Volatilitas memicu spekulasi bahwa Fed mungkin dipaksa melakukan penyesuaian teknis pada 'tuas' yang mengendalikan tingkat kebijakannya, tetapi hanya sedikit yang mengharapkan bank sentral untuk bertindak atas masalah tersebut pada pertemuan minggu ini, bahkan jika itu merilis perkiraan pertumbuhan yang lebih cerah.
"Kami berharap (Ketua Jerome) Powell dalam FOMC dapat melakukan intervensi jika pasar obligasi menjadi tidak teratur atau membatasi pemulihan ekonomi," tulis analis Commonwealth Bank of Australia, dikutip dari Reuters.
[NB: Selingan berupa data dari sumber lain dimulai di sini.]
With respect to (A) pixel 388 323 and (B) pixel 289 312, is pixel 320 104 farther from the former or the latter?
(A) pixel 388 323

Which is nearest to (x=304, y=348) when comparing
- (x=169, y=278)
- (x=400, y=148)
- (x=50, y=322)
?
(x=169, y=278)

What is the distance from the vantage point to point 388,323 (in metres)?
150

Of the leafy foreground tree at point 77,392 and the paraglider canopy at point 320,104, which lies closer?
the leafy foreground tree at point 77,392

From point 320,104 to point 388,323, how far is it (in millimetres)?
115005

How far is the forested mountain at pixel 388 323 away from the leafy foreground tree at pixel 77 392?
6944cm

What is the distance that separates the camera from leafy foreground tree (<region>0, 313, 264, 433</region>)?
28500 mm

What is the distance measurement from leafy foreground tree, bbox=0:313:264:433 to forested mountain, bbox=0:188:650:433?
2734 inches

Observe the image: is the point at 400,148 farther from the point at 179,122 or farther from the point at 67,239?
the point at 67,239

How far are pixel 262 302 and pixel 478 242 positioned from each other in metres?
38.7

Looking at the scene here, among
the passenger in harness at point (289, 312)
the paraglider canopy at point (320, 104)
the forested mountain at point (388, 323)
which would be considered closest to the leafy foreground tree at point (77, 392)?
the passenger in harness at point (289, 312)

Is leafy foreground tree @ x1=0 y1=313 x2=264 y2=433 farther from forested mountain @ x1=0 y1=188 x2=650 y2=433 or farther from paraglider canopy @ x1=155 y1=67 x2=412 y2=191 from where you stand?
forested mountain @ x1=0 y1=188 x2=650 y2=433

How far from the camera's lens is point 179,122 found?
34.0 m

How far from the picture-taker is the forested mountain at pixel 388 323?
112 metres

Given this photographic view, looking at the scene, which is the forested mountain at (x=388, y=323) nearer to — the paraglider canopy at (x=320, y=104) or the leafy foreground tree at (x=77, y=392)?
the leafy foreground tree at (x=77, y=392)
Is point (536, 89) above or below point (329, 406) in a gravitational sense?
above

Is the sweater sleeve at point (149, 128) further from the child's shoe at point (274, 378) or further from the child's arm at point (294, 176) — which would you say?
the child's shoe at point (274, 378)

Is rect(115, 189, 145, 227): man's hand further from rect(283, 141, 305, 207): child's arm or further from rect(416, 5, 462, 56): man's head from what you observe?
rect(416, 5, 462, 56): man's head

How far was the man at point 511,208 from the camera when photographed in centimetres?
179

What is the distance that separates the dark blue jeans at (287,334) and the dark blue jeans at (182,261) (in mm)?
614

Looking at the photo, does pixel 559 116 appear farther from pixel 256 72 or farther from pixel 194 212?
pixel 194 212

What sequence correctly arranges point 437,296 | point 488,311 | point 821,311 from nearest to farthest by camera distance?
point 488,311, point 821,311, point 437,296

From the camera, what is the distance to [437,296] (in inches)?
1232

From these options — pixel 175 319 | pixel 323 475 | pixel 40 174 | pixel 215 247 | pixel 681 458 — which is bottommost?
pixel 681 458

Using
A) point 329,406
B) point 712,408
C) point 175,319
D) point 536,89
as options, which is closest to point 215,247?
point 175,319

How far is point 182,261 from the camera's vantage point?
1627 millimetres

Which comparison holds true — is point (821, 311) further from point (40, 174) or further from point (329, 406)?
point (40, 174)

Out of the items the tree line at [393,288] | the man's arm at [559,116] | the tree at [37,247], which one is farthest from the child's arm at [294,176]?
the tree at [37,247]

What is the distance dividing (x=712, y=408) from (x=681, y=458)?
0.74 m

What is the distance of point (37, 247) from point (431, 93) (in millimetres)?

"Tapi kami memperkirakan Powell akan menolak pembicaraan tentang pengetatan kebijakan karena banyaknya kelonggaran pasar tenaga kerja," tambahnya.
"imbal hasil obligasi dan indeks dolar bisa melonjak jika pernyataan pasca-rapat FOMC dan pernyataan Powell tidak dianggap cukup dovish."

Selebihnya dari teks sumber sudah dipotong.